::: EXCERPT TO READ :::
Databases

database theory

overview

tutorials

  • How to implement a hierarchial database design (originally supplied by Dave Boulden).

normalisation

Normalisation is the process of distributing data in such a manner that it is not generally repeated.

For instance, if you have a table called “Employees”, which stores employee data, and a table called “Departments”, which stores data for departments into which each employee falls, you would not, in a normalised structure store the Department name in each employee record.

If we had three Departments, called “Sales”, “Finance” and “Human Resources”, and each employee in the Employee table had to belong to one department, it would be a waste of disk space to store the word “Sales” etc. in each employee record to designate which department they belonged to. “But”, I hear you cry, “disk space is no longer the same issue it used to be in the early days when relational databases were first created!” Entirely correct, and although the original thinking around normalisation was centred around disk utilisation (for it was a most precious resource in them thar days) it quickly showed itself to be a logical methodology for maintaining a data state that was both compatible to human and computer processes.
:::
*WHAT THIS EXERCISE ASKS*:
1. How would the sentence "Normalisation is the process of distributing data in such a manner that it is not generally repeated." from the database page read in Spanish?
2. Write out, word for word, the section of the database page that opens with the words containing "Normalisation is the" and closes with "each employee record.".
3. According to the database page, who originally supplied the tutorial on implementing a hierarchical database design?
::: RAW DATA :::
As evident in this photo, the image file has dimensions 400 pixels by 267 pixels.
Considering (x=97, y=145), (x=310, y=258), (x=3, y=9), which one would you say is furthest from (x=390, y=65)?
:::
*REPLIES*:
1. La normalización es el proceso de distribuir los datos de tal manera que, por lo general, no se repitan.

2.
Normalisation is the process of distributing data in such a manner that it is not generally repeated.

For instance, if you have a table called “Employees”, which stores employee data, and a table called “Departments”, which stores data for departments into which each employee falls, you would not, in a normalised structure store the Department name in each employee record.

3. Dave Boulden.